Crucially, since Kenya is a net importer looking at her balance of payments, foreign exchange becomes an integral determinant of the economy. The treasury through the central bank has made interventions that have seen the shilling strengthen against major foreign currencies. Notably the US dollar has weakened against the Kenya shilling from Sh 160.8 to Sh 129.19 to the dollar. This economic stability run has also seen inflation drop from 9.2 per cent to the current 3.5 in the monthly Consumer Price Index.
Youth unemployment remains the single most challenge facing Kenya today. Steps have been taken to address this including the establishment of the Hustlers Fund that mitigated the unprecedented usury by shylock online loan providers.
The Hustle Fund has so far provided cheap loans to micro businesses and to over 6 million Kenyans since its establishment.
The Women Fund has been increased from Sh 4.5 billion to 13.5 billion making credit affordable and more accessible to the women folk.
In a deliberate move by the Ministry of Labour and for the many foreign trips by President Ruto, there has been a push to create job opportunities in the diaspora given excess human capital due a vibrant education system in place.
This has seen an increase in labour migration, with overseas job placements growing by over 1,200 per cent, from 14,651 jobs in 2022 to 202,125 jobs in 2025.

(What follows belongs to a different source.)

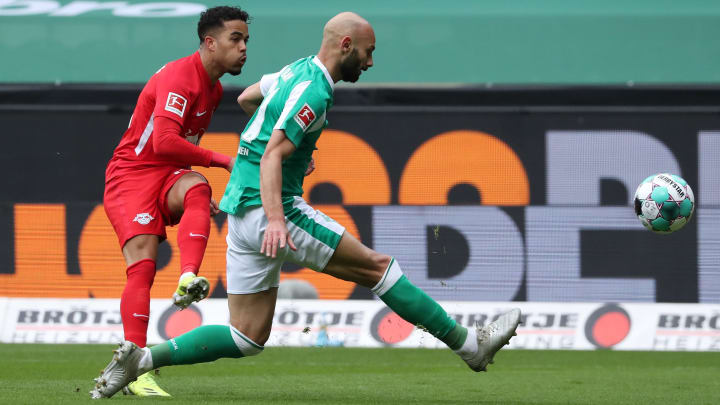 Leipzigs Justin Kluivert (l.) gegen Bremens Ömer Toprak.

At the same time the country has registered a 323 per cent surge in digital jobs, growing from 41,382 units in 2022 to 182,568 in 2025.
Over 250,000 jobs have been created in the revolutionary Affordable Housing Project where 130,000 housing units are under construction.
Notably some houses are already completed including 1,800 units at the Mukuru site.
Similar jobs have been created with the completion of 6,000 km of roads and maintenance of over 94,000 km of roads.
But the story of success of this administration would never be complete without exhaling the quintessential SHA health programme. The Medicare has seen more efficient approvals and higher amounts taking care of crucial surgery, diagnostics and treatment that were hitherto unaffordable to many Kenyan households and individuals.
Having had some teething problems at its start, the scheme is now working well and has hushed naysayers forever.
In the welfare front the government has also increased the Inua Jamii programme by 66 per cent as well as increasing monies to orphans and vulnerable children by 65 per cent.
Yet the story of Kenya Airways, the Pride of Africa airline, is a sweet one after the airline made profits for the first time in a decade.
Recently the airline has announced the successful repairs and servicing of its three Dreamliners that is set to increase capacity by nearly 40 per cent.
These, and many stories contribute to the positive overlook that has seen Kenya overtake Ethiopia as an economic powerhouse in recent rankings.